* Extrait à lire
Atlantico : Sophie de Menthon, vous êtes signataire de cette lettre ouverte au président de la République en votre qualité de présidente du mouvement Ethic. Pouvez-vous nous expliquer pourquoi ?

Sophie de Menthon : Aujourd'hui tous les entrepreneurs de France s'accordent pour dire que la situation est désastreuse et réclament une réaction rapide et efficace. Les propositions du Medef en la matière remportent dans leur globalité un assentiment  général pour sinon relancer l’emploi et la croissance du moins freiner le chômage. Le Mouvement Ethic a donc décidé de cosigner les mesures du Medef pour un plan d’urgence immédiat.

En quoi consiste ce plan d'urgence immédiat proposé dans la lettre ouverte publiée par le Journal du dimanche ?

Sophie de Menthon :  Ce plan d'urgence peut se résumer en quelques points :

Tout d'abord, nous demandons la sécurisation du contrat de travail par le plafonnement des indemnités prudhommales et des motifs de rupture pour cause réelle et sérieuse. Sans cela les chefs d’entreprise continueront de freiner des quatre fers avant de signer un CDI.

* Court exercice A
Relevez tous les noms d'organisations et de médias cités dans l'entretien avec Sophie de Menthon.
* Court exercice B
Poursuivez l'entretien avec Sophie de Menthon à partir de sa dernière phrase.
Le matériel qui figure ci-dessous est sans rapport avec l'entretien avec Sophie de Menthon.

* Informations fournies
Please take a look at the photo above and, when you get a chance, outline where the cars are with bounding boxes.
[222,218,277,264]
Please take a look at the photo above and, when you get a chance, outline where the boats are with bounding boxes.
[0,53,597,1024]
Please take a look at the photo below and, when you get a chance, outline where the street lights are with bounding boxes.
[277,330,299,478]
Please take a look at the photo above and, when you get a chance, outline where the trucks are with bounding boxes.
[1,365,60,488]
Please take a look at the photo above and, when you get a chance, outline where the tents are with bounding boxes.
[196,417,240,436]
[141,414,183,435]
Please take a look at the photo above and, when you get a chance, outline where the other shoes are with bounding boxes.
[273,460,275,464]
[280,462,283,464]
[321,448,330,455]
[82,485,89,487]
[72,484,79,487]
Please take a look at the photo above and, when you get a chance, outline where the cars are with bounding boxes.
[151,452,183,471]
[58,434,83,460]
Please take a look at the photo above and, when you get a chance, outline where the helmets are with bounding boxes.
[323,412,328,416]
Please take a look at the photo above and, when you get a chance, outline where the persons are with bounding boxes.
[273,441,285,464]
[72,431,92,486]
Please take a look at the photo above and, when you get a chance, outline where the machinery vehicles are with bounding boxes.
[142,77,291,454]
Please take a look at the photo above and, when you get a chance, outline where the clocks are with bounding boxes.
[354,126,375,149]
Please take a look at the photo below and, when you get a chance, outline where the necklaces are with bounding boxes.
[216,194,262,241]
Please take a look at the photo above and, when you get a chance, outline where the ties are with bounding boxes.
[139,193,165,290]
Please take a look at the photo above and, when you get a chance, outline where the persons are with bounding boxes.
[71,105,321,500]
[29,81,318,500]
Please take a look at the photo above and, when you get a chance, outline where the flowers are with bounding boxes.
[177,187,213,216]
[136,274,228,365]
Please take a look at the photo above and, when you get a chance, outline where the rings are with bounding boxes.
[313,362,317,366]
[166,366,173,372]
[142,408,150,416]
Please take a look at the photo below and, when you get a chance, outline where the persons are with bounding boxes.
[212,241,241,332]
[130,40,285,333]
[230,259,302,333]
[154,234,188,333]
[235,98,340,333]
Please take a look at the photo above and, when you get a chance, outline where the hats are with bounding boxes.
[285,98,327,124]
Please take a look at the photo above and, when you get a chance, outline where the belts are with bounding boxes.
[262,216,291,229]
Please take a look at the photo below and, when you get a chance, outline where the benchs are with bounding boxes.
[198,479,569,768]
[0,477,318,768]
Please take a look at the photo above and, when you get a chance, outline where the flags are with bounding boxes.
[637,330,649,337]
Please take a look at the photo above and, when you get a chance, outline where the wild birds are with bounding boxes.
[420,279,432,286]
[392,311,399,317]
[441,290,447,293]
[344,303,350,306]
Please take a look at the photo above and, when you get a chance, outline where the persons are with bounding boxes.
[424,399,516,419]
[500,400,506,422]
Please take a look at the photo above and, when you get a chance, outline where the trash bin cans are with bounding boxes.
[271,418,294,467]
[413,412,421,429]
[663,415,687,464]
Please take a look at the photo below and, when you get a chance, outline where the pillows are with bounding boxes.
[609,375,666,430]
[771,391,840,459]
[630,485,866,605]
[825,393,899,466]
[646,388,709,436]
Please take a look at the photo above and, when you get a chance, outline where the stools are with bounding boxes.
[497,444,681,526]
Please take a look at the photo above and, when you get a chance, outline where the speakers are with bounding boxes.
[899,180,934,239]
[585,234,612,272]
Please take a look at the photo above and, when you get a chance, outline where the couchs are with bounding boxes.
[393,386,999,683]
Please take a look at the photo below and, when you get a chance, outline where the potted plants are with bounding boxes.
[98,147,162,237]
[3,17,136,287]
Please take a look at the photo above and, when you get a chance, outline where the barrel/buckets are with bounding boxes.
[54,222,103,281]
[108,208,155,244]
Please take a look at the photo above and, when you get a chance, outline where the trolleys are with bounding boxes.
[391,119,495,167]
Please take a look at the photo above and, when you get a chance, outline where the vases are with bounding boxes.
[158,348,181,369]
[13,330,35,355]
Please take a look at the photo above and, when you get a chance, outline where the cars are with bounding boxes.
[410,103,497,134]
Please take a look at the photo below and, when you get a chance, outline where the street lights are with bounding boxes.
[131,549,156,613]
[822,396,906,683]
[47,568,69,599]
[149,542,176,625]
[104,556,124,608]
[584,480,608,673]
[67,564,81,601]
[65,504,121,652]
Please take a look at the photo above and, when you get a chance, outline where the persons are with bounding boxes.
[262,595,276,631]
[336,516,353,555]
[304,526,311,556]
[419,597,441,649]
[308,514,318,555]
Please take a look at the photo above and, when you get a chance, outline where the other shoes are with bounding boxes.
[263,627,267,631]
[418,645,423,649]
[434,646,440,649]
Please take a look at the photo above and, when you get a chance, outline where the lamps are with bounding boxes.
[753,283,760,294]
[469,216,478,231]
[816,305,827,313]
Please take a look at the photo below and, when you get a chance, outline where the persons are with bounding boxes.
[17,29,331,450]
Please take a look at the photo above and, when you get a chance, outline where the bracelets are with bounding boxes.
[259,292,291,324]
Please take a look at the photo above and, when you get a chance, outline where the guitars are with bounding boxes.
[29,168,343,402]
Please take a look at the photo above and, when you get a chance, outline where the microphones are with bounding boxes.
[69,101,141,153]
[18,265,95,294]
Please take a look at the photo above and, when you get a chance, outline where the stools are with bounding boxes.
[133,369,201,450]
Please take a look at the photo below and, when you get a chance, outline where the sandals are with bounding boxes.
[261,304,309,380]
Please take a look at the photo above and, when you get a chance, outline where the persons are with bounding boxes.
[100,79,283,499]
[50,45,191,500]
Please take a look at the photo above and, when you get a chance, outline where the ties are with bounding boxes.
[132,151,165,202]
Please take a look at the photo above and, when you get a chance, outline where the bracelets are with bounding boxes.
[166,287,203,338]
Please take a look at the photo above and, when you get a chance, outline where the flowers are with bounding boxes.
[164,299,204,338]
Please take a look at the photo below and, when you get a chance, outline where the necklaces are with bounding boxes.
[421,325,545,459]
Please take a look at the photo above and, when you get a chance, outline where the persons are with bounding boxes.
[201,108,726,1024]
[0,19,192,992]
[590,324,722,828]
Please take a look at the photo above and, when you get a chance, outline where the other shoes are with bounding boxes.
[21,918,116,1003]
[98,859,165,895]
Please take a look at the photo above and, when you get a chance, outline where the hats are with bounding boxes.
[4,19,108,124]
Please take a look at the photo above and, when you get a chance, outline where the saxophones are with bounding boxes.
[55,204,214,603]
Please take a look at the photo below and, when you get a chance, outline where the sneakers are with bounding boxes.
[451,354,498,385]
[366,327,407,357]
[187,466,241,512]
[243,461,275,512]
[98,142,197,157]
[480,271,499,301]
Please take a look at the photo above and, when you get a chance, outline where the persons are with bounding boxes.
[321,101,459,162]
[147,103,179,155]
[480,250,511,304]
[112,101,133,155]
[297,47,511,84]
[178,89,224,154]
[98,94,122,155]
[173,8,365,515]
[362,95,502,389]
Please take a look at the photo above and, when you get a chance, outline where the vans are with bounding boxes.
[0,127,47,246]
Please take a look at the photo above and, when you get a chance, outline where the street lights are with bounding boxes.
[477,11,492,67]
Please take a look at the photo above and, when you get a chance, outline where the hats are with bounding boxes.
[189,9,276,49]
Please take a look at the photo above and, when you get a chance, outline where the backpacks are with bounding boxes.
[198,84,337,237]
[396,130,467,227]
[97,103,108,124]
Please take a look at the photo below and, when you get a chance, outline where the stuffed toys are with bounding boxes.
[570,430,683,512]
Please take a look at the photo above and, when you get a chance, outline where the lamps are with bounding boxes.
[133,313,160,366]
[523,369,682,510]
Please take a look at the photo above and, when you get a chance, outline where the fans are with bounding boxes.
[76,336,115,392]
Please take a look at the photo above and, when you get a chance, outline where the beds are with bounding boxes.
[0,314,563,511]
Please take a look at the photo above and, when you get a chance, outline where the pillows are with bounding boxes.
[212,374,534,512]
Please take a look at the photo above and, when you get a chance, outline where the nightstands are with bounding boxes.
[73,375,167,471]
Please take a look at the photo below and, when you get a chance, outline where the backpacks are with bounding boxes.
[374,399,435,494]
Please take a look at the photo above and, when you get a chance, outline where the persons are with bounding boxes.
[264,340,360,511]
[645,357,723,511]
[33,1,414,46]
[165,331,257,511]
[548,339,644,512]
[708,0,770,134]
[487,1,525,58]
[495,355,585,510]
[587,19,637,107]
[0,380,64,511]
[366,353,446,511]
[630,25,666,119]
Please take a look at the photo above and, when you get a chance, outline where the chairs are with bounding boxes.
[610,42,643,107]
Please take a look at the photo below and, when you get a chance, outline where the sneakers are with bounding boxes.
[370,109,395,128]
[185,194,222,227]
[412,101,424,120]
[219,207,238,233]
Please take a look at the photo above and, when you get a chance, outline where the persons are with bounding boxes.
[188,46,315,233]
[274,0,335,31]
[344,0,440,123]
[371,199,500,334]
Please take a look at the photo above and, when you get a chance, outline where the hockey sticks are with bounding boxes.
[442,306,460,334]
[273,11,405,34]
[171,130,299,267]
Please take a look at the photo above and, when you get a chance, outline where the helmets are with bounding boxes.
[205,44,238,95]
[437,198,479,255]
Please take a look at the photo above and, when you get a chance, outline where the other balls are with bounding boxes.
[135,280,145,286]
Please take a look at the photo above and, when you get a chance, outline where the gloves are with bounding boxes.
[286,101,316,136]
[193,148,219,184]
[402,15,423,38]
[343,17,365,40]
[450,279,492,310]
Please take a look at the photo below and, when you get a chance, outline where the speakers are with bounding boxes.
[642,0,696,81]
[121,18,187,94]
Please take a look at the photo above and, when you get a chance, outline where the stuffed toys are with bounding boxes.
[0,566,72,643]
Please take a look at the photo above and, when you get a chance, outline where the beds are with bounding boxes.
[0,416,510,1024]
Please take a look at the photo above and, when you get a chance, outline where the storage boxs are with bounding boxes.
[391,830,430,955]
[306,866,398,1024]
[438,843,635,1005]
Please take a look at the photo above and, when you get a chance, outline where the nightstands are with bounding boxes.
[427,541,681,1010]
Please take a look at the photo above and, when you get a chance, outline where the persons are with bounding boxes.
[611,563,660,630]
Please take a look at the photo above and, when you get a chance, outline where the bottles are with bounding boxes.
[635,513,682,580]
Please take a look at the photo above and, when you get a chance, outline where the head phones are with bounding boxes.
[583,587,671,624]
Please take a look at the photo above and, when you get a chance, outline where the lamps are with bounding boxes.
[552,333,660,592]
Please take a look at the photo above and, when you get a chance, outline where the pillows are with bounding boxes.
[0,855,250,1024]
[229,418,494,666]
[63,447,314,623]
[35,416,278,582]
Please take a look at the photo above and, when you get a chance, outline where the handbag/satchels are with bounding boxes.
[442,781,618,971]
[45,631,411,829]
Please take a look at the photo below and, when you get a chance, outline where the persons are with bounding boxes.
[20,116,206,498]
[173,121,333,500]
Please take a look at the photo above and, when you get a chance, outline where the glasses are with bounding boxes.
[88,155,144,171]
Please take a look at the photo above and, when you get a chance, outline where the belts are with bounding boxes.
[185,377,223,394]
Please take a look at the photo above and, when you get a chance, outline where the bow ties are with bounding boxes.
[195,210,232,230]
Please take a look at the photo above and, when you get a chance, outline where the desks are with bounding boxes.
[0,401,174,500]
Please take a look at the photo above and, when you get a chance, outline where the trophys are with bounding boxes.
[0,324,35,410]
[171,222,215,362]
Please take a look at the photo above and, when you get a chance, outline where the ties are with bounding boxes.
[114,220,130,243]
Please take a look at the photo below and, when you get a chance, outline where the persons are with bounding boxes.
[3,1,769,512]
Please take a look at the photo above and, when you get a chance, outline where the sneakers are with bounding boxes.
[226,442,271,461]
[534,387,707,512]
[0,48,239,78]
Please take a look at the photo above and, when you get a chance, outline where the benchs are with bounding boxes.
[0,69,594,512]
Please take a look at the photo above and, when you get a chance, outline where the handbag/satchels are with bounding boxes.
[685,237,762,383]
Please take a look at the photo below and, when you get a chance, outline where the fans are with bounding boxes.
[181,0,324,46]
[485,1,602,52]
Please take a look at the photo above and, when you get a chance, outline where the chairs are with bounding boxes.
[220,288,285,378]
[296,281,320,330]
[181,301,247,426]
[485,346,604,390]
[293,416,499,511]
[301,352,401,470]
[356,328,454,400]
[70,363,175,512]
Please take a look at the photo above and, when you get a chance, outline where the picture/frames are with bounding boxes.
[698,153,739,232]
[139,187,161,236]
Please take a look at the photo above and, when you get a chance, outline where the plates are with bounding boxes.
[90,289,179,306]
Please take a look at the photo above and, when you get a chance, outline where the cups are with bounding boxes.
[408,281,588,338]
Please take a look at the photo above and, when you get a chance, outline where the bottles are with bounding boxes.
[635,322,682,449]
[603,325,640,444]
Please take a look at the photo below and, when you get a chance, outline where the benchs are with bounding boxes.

* Résultat A
Atlantico, le mouvement Ethic, le Medef, le Journal du dimanche

* Résultat B
La deuxième demande concerne une exonération totale de cotisations sociales patronales durant deux ans pour toute nouvelle embauche dans les petites entreprises. Nous assumons cette demande, au risque de dire encore que les patrons sont  des quémandeurs et qu’on leur a fait déjà beaucoup de « cadeaux », ce qui est évidemment totalement faux ! La réalité est que le coût du travail demeure le plus élevé et que tout effort (dont le CICE) a été pratiquement annulé par les nouvelles contraintes et nouvelles taxes.

Par ailleurs, nous demandons l’exonération sociale totale pour tout recours à un alternant (apprenti ou contrat de professionnalisation). Cela serait le meilleur moyen de compenser la chute de l’apprentissage liée au multiples contraintes qu'il entraîne pour les entreprises et à son coût. Les entrepreneurs regrettent le fait que cela leur coûte pratiquement aussi cher qu’un salarié et que par ailleurs on ne peut pas mettre fin au contrat si cela se passe mal; une épée de Damoclès de plus au-dessus de leur tête !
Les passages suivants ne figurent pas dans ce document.